Sqrt(x)

Difficulty: Easy Source: NeetCode

Problem

Given a non-negative integer x, return the square root of x rounded down to the nearest integer. The returned integer should be non-negative as well.

You must not use any built-in exponent function or operator, such as pow(x, 0.5) or x ** 0.5.
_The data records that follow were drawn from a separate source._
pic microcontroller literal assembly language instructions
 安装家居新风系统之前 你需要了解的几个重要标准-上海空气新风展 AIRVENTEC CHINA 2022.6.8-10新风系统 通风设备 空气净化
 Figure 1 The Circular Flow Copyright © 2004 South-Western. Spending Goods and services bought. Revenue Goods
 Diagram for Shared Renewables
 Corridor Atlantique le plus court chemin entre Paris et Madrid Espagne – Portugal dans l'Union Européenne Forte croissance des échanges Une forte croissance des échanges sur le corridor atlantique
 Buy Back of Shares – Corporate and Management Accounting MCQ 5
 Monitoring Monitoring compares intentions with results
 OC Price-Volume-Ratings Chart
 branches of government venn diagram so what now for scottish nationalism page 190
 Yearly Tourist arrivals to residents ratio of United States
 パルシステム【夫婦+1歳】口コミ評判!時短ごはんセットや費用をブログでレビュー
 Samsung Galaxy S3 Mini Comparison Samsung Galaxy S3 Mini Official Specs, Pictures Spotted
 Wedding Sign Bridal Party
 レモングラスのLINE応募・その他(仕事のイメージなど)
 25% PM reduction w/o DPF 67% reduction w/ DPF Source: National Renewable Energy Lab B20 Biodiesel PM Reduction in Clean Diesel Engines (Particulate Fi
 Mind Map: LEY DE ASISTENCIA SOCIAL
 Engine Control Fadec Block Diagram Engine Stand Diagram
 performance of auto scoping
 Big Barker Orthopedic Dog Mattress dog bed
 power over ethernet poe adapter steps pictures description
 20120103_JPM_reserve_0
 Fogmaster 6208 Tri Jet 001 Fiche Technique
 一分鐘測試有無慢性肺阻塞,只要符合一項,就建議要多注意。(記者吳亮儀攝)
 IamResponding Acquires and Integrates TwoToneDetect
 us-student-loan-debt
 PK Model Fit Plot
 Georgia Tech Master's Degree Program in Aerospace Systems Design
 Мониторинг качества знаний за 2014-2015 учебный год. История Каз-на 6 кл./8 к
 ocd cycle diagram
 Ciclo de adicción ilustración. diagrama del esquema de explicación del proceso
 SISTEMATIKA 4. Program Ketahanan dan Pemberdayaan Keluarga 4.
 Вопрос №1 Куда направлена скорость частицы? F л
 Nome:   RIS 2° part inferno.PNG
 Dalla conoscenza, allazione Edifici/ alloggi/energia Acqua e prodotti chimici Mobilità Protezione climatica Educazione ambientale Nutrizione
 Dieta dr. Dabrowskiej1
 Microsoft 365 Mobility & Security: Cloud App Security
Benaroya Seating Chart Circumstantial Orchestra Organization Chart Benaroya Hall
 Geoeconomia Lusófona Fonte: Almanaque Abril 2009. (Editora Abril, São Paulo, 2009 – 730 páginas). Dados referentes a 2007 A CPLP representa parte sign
Example 1: Input: x = 4 Output: 2

Example 2: Input: x = 8 Output: 2 Explanation: The square root of 8 is 2.828…, and since we round down, 2 is returned.

Constraints:

• 0 <= x <= 2^31 - 1

Prerequisites

Before attempting this problem, you should be comfortable with:

• Binary Search on the Answer — searching a range of candidate values rather than array indices
• Integer Arithmetic — comparing squares without using floating-point

1. Brute Force

Intuition

Start from 1 and walk upward, squaring each candidate. The moment m * m exceeds x, the previous candidate was the floor of the square root. This works, but the loop runs O(√x) times — slow for large inputs.

Algorithm

1. Handle x == 0 separately, returning 0.
2. For m from 1 upward:
   • If m * m > x, return m - 1.

Solution

def mySqrt_linear(x):
    if x == 0:
        return 0
    m = 1
    while m * m <= x:
        m += 1
    return m - 1


print(mySqrt_linear(4))   # 2
print(mySqrt_linear(8))   # 2
print(mySqrt_linear(0))   # 0

Complexity

• Time: O(√x)
• Space: O(1)

2. Binary Search

Intuition

The function f(m) = m * m is monotonically increasing, so we can binary-search the range [0, x] for the largest m where m * m <= x. Every time mid * mid <= x we record mid as a candidate answer and try going higher; otherwise we go lower. When the search ends, the last recorded candidate is the floor square root.

Algorithm

1. Set lo = 0, hi = x, ans = 0.
2. While lo <= hi:
   • Compute mid = lo + (hi - lo) // 2.
   • If mid * mid <= x: set ans = mid, then lo = mid + 1 (try larger).
   • Else: set hi = mid - 1 (too big, go smaller).
3. Return ans.

flowchart LR
    S(["x=8  lo=0  hi=8  ans=0"])
    S --> m0["mid=4  4*4=16 > 8  →  hi=3"]
    m0 --> m1["mid=1  1*1=1 ≤ 8  →  ans=1  lo=2"]
    m1 --> m2["mid=2  2*2=4 ≤ 8  →  ans=2  lo=3"]
    m2 --> m3["mid=3  3*3=9 > 8  →  hi=2"]
    m3 --> done["lo=3 > hi=2  →  return ans=2"]

Solution

def mySqrt(x):
    lo, hi, ans = 0, x, 0
    while lo <= hi:
        mid = lo + (hi - lo) // 2
        if mid * mid <= x:
            ans = mid
            lo = mid + 1
        else:
            hi = mid - 1
    return ans


print(mySqrt(4))   # 2
print(mySqrt(8))   # 2
print(mySqrt(0))   # 0

Complexity

• Time: O(log x)
• Space: O(1)

Common Pitfalls

Setting hi = x causes many unnecessary iterations for large x. A tighter upper bound is x // 2 + 1 (for x > 1), since √x <= x/2 for all x >= 4. Still O(log x) but with a smaller constant.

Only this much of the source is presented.